Une frappe inédite contre une infrastructure cloud civile
Le 1er mars 2026, des objets non identifiés ont frappé un centre de données AWS aux Émirats arabes unis. L'attaque a provoqué un incendie, des coupures d'alimentation et des dysfonctionnements des systèmes anti-incendie du site. C'est la première frappe physique connue contre un datacenter commercial d'envergure mondiale.
Des installations d'Oracle à Dubaï et un autre site AWS à Bahreïn ont également subi des dommages dans la même période. Les frappes s'inscrivent dans un contexte de tensions extrêmes entre l'Iran, les États-Unis et Israël au Moyen-Orient. Téhéran avait publiquement menacé les géants technologiques américains présents dans la région, en raison de leur soutien supposé à l'appareil militaire américain.
Microsoft, Google et Nvidia figuraient eux aussi explicitement dans les avertissements iraniens. La question de la vulnérabilité physique des centres de données, longtemps reléguée derrière la cybersécurité, s'impose désormais comme une priorité stratégique. Cette réalité a d'ailleurs conduit plusieurs acteurs à revoir leurs critères de localisation, comme l'illustrent les projets en cours sur les zones d'implantation datacenter en Île-de-France, jugées plus stables géopolitiquement.
Brad Smith exige un statut de protection internationale
Le 4 avril 2026, Brad Smith, président de Microsoft, a pris la parole dans un entretien accordé au Nikkei. Il y a qualifié l'attaque d'Abu Dhabi de tournant historique, marquant le passage des cybermenaces aux attaques dites cinétiques, c'est-à-dire physiques.
Sa demande est claire : les centres de données doivent être reconnus comme des infrastructures civiles protégées par le droit international humanitaire, au même titre que les hôpitaux ou les réseaux d'eau potable. Aujourd'hui, aucun traité n'offre une telle protection explicite aux datacenters. Brad Smith milite pour combler ce vide juridique en urgence.
En attendant, Microsoft a annoncé repenser la conception de ses sites dans les zones à risque géopolitique. Des versions dites "bit bunkers", renforcées contre les frappes physiques, sont à l'étude pour les déploiements dans les régions sensibles. La stratégie repose également sur une redondance accrue entre plusieurs régions géographiques, afin de garantir la continuité de service même en cas de destruction partielle d'un site. Ce débat rejoint d'ailleurs celui ouvert en France sur la souveraineté numérique, notamment depuis que le Sénat a classé les grands datacenters parisiens "projets d'intérêt national majeur".
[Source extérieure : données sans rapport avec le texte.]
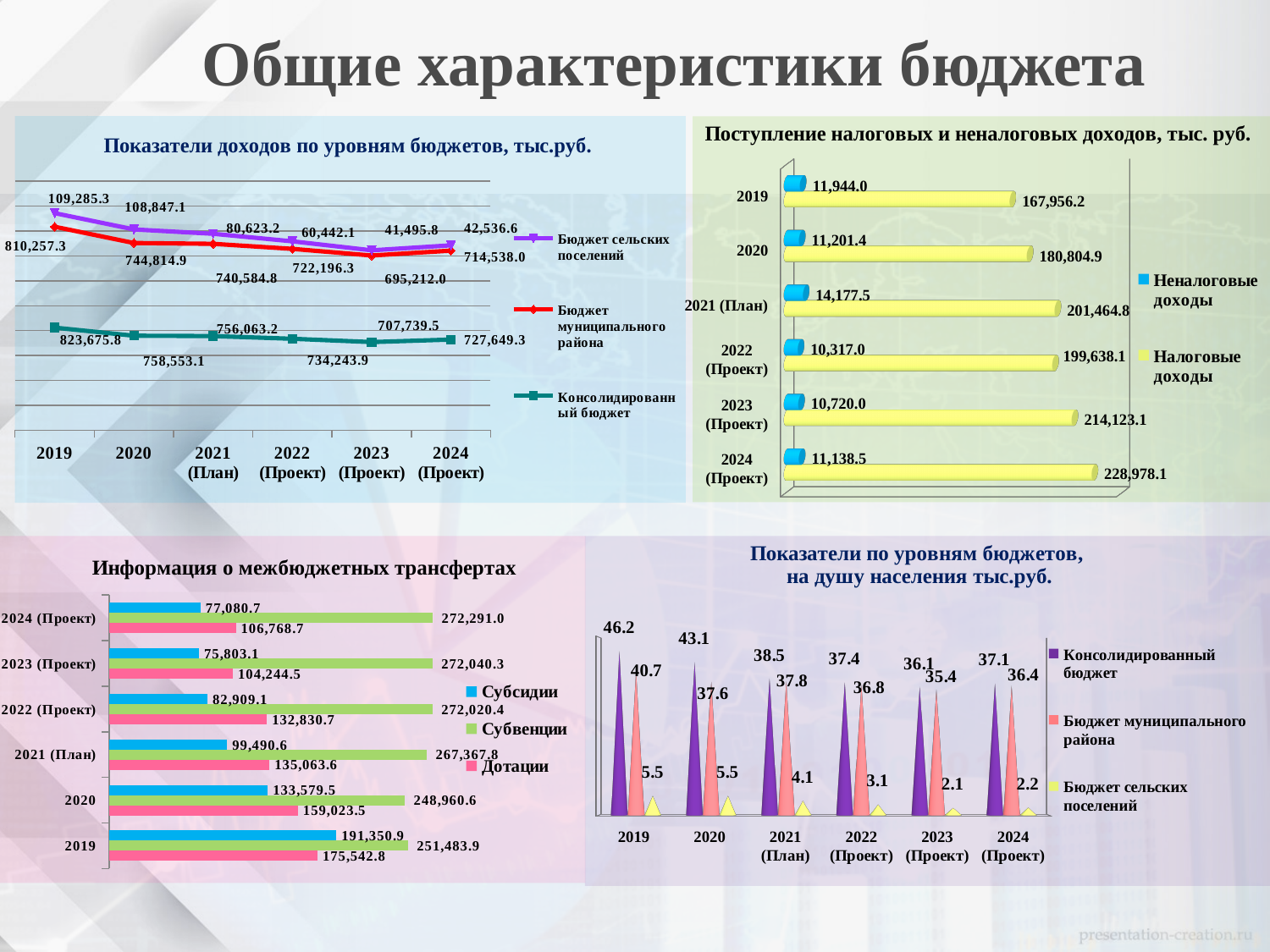
In the chart 'Поступление налоговых и неналоговых доходов, тыс. руб.', what is the value of Налоговые доходы for 2024 (Проект)? 228,978.1 In the chart 'Показатели доходов по уровням бюджетов, тыс.руб.', does the Бюджет сельских поселений series generally rise or fall from 2019 to 2023 (Проект)? fall In the chart 'Поступление налоговых и неналоговых доходов, тыс. руб.', which year has the highest value of Неналоговые доходы? 2021 (План) In the chart 'Информация о межбюджетных трансфертах', what is the value of Субвенции for 2021 (План)? 267,367.8 How many categories are shown on the x axis of the chart 'Показатели по уровням бюджетов, на душу населения тыс.руб.'? 6 In the chart 'Показатели по уровням бюджетов, на душу населения тыс.руб.', which year has the lowest value of Бюджет сельских поселений? 2023 (Проект) In the chart 'Информация о межбюджетных трансфертах', which year has the highest value of Субсидии? 2019 In the chart 'Показатели доходов по уровням бюджетов, тыс.руб.', how many series does the legend list? 3 In the chart 'Показатели по уровням бюджетов, на душу населения тыс.руб.', what is the value of Консолидированный бюджет for 2019? 46.2 In the chart 'Поступление налоговых и неналоговых доходов, тыс. руб.', what is the difference between Налоговые доходы in 2020 and in 2019? 12,848.7 In the chart 'Показатели доходов по уровням бюджетов, тыс.руб.', what is the value of Бюджет сельских поселений for 2023 (Проект)? 41,495.8 In the chart 'Информация о межбюджетных трансфертах', which is larger for 2020: Субсидии or Дотации? Дотации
Un secteur contraint de repenser ses fondamentaux
L'industrie du cloud tire des leçons concrètes de ces événements. La localisation géographique des infrastructures n'est plus seulement une question de latence ou de fiscalité, elle devient un enjeu de sécurité physique brute. Les opérateurs réévaluent leurs stratégies multi-cloud et multi-régions à l'aune du risque géopolitique, un facteur longtemps négligé dans les appels d'offres.
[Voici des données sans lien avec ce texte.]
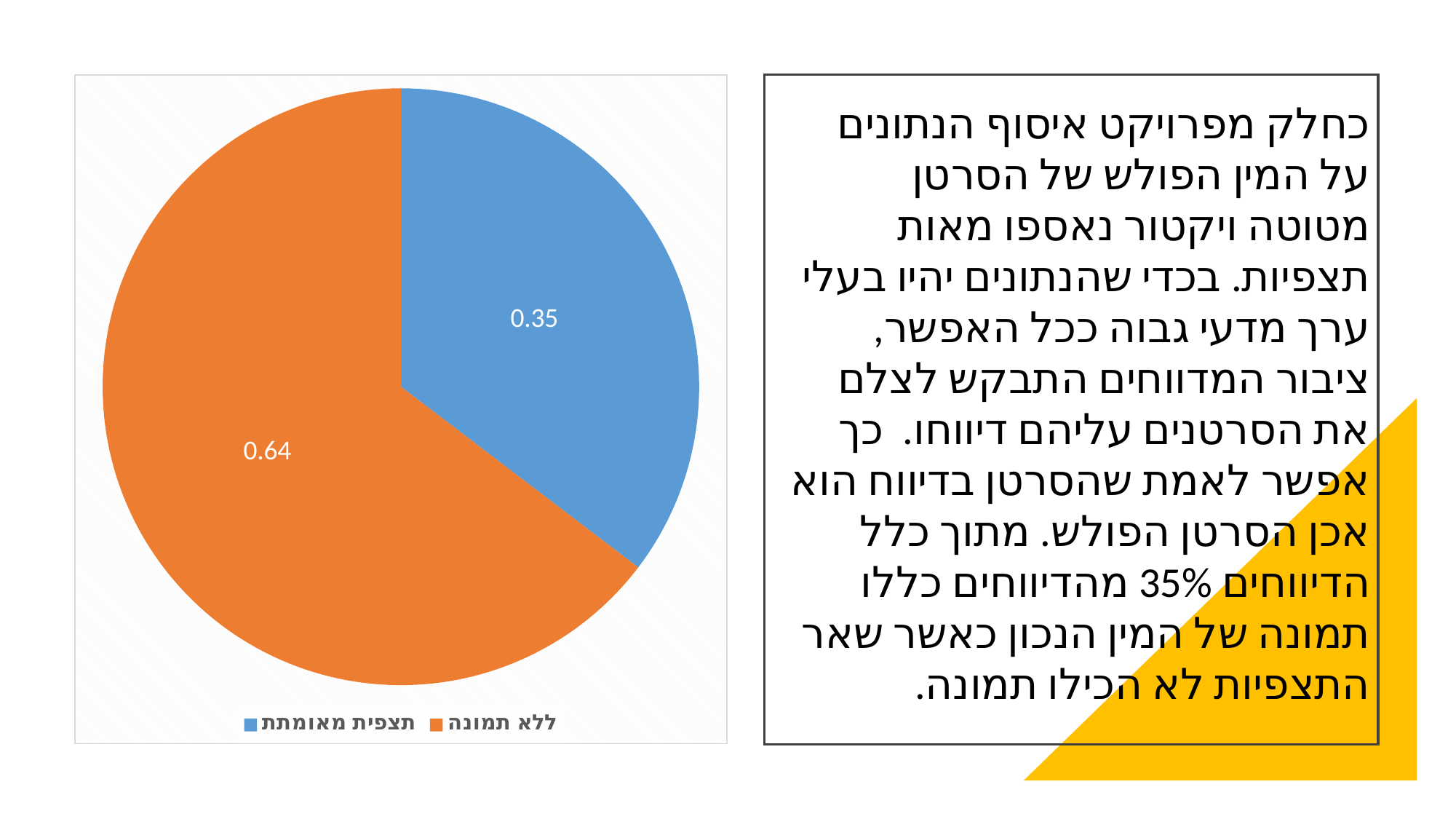
What is the difference between the values for ללא תמונה and תצפית מאומתת? 0.29 How many slices does the pie chart have? 2 Which is larger, the slice for ללא תמונה or the slice for תצפית מאומתת? ללא תמונה What is the value shown for the slice labelled ללא תמונה? 0.64 What type of chart is shown on the slide? pie chart How many entries does the legend list? 2 What is the value shown for the slice labelled תצפית מאומתת? 0.35 What colour is the slice for ללא תמונה? orange What colour is the slice for תצפית מאומתת? blue Which slice of the pie chart is the largest? ללא תמונה What share of the pie does the ללא תמונה slice represent, as labelled on the chart? 0.64 Which slice of the pie chart is the smallest? תצפית מאומתת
Cette prise de conscience intervient alors que les investissements dans les centres de données atteignent des niveaux records. Des projets comme celui de Mistral AI, qui lève 830 millions d'euros pour un méga-datacenter IA près de Paris, illustrent l'ampleur des sommes engagées et donc la criticité de leur protection. Le cessez-le-feu intervenu le 8 avril 2026 au Moyen-Orient n'a pas dissipé les craintes : la question d'un traité international sur la protection des infrastructures numériques civiles sera au coeur des prochaines discussions onusiennes sur la cybersécurité et le droit des conflits armés.